Miguel Jorge defende que dinheiro do petróleo seja investido em qualificação

SÃO PAULO. O ministro do Desenvolvimento, Miguel Jorge, defendeu a criação de um fundo para a educação, com recursos da exploração do petróleo recentemente descoberto na camada pré-sal pela Petrobras. Para Jorge, um percentual dos ganhos com as novas reservas serviria para evitar a ameaça do que chamou de "apagão educacional" e "apagão de qualificação" no país. A idéia, que implicaria alterações na Lei do Petróleo, já havia sido defendida pelo presidente Luiz Inácio Lula da Silva semana passada.

- Temos que resolver esse problema do apagão educacional. Por isso, sou a favor da criação de um fundo com os lucros dessa nova descoberta de petróleo - disse Jorge, após participar do 7º Congresso Brasileiro de Jornais, patrocinado pela Associação Nacional de Jornais (ANJ).

Ministro estuda incentivo à produção de papel imprensa

Segundo ele, o fundo deverá ser usado pelos próximos governos em programas de formação de mão-de-obra. O governo Lula seria o responsável pela construção do marco legal e pela criação de uma nova empresa, que seria encarregada de gerir os recursos gerados pela exploração do pré-sal.

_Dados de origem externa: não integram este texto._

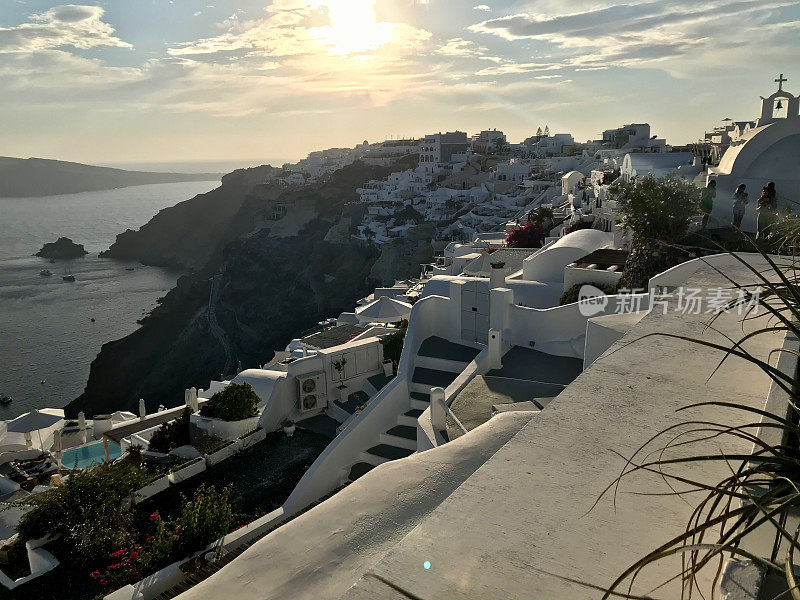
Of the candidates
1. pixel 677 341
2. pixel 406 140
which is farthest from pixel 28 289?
pixel 677 341

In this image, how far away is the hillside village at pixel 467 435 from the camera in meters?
3.25

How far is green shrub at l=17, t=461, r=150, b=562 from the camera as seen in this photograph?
33.3 feet

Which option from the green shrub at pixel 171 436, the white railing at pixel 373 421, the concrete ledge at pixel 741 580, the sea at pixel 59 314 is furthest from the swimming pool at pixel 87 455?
the sea at pixel 59 314

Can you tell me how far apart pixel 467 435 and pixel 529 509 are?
391cm

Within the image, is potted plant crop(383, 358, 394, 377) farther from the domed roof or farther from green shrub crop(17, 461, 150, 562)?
the domed roof

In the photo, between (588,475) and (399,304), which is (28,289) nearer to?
(399,304)

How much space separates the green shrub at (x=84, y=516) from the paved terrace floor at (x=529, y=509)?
5541 millimetres

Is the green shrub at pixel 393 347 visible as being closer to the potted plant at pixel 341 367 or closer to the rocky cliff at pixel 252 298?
the potted plant at pixel 341 367

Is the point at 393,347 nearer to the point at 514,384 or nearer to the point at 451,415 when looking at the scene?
the point at 514,384

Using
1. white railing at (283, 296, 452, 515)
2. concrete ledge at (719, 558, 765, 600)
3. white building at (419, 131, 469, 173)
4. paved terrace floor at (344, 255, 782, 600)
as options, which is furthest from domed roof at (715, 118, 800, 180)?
white building at (419, 131, 469, 173)

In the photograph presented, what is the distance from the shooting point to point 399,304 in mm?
23250

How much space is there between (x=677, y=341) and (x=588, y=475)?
3223 millimetres

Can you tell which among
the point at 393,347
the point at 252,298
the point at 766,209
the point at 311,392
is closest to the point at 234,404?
the point at 311,392

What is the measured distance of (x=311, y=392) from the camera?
15969 mm
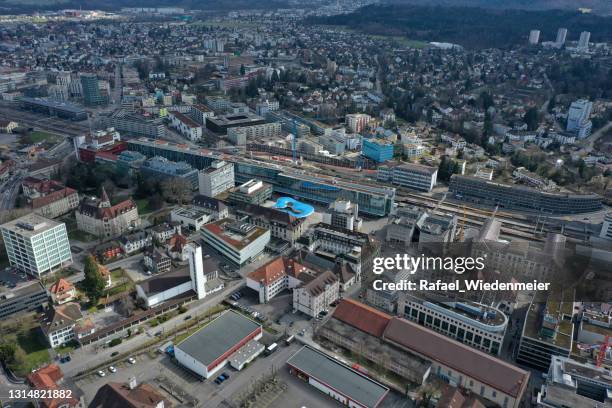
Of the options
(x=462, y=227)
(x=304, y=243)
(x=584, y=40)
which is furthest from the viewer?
(x=584, y=40)

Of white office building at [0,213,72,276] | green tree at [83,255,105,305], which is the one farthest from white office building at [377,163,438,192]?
white office building at [0,213,72,276]

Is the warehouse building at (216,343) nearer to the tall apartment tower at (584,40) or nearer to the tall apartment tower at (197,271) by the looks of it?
the tall apartment tower at (197,271)

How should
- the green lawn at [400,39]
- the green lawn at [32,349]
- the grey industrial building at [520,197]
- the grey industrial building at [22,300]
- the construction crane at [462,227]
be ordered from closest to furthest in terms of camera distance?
the green lawn at [32,349] → the grey industrial building at [22,300] → the construction crane at [462,227] → the grey industrial building at [520,197] → the green lawn at [400,39]

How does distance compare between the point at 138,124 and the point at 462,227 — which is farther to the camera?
the point at 138,124

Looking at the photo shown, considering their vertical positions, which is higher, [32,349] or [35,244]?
[35,244]

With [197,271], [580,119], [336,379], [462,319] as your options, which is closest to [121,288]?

Jorge falou sobre as perspectivas para a indústria jornalística em 2020 e prometeu estudar uma forma de reduzir a dependência da importação de papel imprensa, que hoje responde por 60% do consumo interno. Segundo ele, o governo pode estudar incentivos ao aumento de capacidade de produção da Norske Skog Pisa, única fabricante de papel para imprensa do país, localizada no Paraná:

- É uma questão pontual. Vamos discutir com o governo e achar uma saída via incentivos, redução de impostos ou investimentos.

Sobre o crescimento da inflação - que começa a afetar o resultados dos jornais -, o ministro disse que já há uma redução dos índices, com as medidas para conter o consumo (aumento dos juros). Para ele, a inflação deverá convergir para a meta de 4,5% ou 5% em 2009. Em relação ao câmbio, disse que os empresários terão que se acostumar com o dólar entre R$1,60 e R$1,80. (S. A. e L. R.)